__Pas het toe__
A) Vertaal deze zin uit het tekstfragment over Gil Shaham in het Engels: "Beethovens ouverture vormt een feestelijk, veelbelovend gespeelde opmaat."
B) Ga verder met het tekstfragment over Gil Shaham vanaf het punt waar het ophoudt.

__Tekstfragment__
=-=-=-=-=
Beethovens ouverture vormt een feestelijk, veelbelovend gespeelde opmaat. Daarna zien en horen we Gil Shaham die in de jaren tachtig en begin negentig heel wat cd opnamen maakte voor DG, maar rond wie het de laatste jaren erg stil was geworden, als solist in het Brahmsconcert. Merkwaardig op het eerste gezicht, maar bij nadere beschouwing toch minder vreemd omdat voor die werken al andere grote violisten in de catalogus stonden, had hij nooit eerder het Brahmsconcert vastgelegd (ook de concerten van Beethoven en Mozart trouwens niet), maar wel o.a. Barber, Bartók, Bruch, Elgar, Glazoenov, Kabalevsky, Korngold, Kreisler, Mendelssohn, Paganini, Prokofiev, Saint-Saëns, Sibelius, Tschaikovsky en Wieniavsky.
=-=-=-=-=
__Verzamelde gegevens__
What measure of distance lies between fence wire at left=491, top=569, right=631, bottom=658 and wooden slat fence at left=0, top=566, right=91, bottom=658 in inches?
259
=-=-=-=-=
__Antwoorden bij oefening__
A) Beethoven's overture forms a festive, promisingly played prelude.

B)
Zijn Brahms is niet te versmaden hier. Mogelijk extra geïnspireerd door het voortreffelijk ondersteunende, voor een naadloze begeleiding zorgende orkest doet hij aan alle dramatische en poëtische aspecten van het werk recht. Dat gaat hem blijkbaar vrij moeiteloos af, hoewel zijn gezicht soms in close-up wel een gespannen, om niet te zeggen gekwelde indruk maakt. Het moet die bewuste eerste mei behoorlijk warm in de zaal zijn geweest (hoewel dirigent, noch orkest daar duidelijk blijk van geven) want het zweet loopt tappelings van zijn gezicht en ook zijn viool druipt, zoals alweer in close-up blijkt. Solist en dirigent verkeren in een patricistische stemming, treden ondemonstratief, maar wel heel geëngageerd op. Shahams attaque is helder, heftig en mooi genuanceerd maar hij weet ook hoe hij de muziek moet laten zingen. Aan prachtig ingevulde details ontbreekt het evenmin. Een heel overtuigende weergave.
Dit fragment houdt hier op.